# TASK REQUIREMENTS
Repeat exactly, and only, the lines from the one holding "Taking a look, is" through the last line of the records below.

# WORKING DATA
▶
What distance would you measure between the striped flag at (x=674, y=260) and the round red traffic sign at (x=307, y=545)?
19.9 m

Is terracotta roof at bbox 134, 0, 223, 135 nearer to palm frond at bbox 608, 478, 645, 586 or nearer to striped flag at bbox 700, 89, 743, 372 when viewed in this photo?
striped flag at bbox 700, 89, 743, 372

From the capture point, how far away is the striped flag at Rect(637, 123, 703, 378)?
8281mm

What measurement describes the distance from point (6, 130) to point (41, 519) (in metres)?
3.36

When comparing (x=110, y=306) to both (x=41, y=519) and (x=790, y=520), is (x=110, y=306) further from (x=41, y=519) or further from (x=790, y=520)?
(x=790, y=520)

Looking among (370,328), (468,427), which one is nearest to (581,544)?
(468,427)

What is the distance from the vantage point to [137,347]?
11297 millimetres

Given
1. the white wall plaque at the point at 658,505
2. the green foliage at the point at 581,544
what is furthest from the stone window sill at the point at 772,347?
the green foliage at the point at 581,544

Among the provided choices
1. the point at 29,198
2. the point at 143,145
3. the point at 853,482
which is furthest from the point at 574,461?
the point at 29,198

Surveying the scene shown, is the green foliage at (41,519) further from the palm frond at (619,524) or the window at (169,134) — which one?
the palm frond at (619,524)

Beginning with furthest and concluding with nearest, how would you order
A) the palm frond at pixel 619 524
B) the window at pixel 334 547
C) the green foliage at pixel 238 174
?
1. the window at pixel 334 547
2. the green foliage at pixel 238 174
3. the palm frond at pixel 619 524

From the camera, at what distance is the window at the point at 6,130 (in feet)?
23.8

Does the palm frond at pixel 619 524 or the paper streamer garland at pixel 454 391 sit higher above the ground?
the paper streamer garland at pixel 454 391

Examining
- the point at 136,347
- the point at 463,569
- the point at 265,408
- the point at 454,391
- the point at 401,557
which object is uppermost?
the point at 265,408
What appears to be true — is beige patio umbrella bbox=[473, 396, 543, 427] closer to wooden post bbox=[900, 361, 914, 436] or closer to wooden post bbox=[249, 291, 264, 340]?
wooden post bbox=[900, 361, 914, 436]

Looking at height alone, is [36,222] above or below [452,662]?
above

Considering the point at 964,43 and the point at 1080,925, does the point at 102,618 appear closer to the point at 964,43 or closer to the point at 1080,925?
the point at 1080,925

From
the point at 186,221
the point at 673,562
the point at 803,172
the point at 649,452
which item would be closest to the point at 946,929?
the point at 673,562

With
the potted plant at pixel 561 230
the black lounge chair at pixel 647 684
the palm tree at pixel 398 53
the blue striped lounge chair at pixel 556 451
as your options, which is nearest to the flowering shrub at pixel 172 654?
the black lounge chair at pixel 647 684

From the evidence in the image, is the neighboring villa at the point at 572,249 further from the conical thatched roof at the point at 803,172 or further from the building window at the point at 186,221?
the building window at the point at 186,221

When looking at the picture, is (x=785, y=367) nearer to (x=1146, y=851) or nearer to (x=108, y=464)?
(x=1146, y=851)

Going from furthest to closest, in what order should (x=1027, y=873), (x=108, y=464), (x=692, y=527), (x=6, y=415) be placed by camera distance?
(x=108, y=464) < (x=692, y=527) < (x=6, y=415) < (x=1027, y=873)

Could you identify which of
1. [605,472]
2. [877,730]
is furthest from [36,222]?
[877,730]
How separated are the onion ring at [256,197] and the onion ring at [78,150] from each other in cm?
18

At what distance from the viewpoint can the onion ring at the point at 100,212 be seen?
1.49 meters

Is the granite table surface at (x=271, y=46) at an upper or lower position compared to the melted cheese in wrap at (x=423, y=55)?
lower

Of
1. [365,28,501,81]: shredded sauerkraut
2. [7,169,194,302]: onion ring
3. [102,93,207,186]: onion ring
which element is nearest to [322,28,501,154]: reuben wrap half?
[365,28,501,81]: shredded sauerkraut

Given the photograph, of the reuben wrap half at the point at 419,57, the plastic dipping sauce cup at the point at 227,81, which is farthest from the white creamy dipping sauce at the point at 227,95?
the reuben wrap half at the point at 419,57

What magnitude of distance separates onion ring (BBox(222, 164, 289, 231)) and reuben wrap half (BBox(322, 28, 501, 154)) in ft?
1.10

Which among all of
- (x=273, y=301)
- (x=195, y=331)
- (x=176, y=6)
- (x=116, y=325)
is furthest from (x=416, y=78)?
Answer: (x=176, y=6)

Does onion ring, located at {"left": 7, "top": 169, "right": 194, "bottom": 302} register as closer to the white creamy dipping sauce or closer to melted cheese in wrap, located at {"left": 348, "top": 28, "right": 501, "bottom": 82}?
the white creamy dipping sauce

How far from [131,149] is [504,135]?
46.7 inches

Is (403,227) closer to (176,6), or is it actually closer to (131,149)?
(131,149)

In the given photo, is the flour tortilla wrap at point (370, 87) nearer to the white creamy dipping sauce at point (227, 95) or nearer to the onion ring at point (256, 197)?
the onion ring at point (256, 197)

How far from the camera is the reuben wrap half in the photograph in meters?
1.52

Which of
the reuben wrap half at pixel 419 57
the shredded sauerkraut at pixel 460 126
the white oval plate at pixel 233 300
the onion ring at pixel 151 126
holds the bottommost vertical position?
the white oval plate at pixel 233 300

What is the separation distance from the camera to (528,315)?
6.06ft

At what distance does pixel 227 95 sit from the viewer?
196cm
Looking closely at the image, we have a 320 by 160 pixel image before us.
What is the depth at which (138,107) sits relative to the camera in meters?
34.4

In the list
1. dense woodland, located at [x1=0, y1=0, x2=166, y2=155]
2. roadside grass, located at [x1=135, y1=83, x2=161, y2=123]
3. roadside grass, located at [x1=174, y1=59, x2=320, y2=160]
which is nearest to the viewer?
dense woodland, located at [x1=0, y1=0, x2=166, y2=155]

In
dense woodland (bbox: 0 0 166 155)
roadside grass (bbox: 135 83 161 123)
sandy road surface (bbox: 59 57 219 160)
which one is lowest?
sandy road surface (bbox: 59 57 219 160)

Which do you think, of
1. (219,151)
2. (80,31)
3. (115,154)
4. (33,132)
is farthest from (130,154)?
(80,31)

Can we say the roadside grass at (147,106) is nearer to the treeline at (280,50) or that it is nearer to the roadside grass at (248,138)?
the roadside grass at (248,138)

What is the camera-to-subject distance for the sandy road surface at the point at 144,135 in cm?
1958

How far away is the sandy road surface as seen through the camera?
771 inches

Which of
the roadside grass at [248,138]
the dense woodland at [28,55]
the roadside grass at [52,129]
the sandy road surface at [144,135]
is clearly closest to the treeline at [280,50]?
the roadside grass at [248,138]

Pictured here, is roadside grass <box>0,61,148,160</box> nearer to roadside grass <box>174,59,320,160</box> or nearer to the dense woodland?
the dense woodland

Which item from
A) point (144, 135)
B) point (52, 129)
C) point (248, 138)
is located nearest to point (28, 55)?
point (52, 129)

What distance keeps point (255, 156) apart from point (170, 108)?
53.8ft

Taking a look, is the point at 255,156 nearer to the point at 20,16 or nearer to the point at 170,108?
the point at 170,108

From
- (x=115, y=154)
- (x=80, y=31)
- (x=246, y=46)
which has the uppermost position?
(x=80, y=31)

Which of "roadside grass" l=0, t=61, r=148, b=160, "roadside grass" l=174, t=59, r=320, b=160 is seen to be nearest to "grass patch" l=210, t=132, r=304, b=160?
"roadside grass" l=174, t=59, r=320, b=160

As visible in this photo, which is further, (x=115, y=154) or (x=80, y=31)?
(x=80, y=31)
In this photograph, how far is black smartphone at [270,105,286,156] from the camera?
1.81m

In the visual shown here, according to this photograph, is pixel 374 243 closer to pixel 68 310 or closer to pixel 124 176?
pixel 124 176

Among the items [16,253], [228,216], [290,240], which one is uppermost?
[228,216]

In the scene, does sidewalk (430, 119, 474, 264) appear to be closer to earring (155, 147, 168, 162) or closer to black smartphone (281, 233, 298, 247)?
◀
# THE RESPONSE
Taking a look, is the point at 255,156 nearer to the point at 20,16 or nearer to the point at 170,108?
the point at 170,108

From
- (x=115, y=154)
- (x=80, y=31)
- (x=246, y=46)
which has the uppermost position?
(x=80, y=31)

Which of "roadside grass" l=0, t=61, r=148, b=160, "roadside grass" l=174, t=59, r=320, b=160 is seen to be nearest to "grass patch" l=210, t=132, r=304, b=160?
"roadside grass" l=174, t=59, r=320, b=160

As visible in this photo, which is further, (x=115, y=154) or (x=80, y=31)?
(x=80, y=31)
In this photograph, how far is black smartphone at [270,105,286,156] from the camera?
1.81m

In the visual shown here, according to this photograph, is pixel 374 243 closer to pixel 68 310 or closer to pixel 124 176?
pixel 124 176

Among the items [16,253], [228,216], [290,240], which one is uppermost?
[228,216]

In the scene, does sidewalk (430, 119, 474, 264) appear to be closer to earring (155, 147, 168, 162) or closer to black smartphone (281, 233, 298, 247)?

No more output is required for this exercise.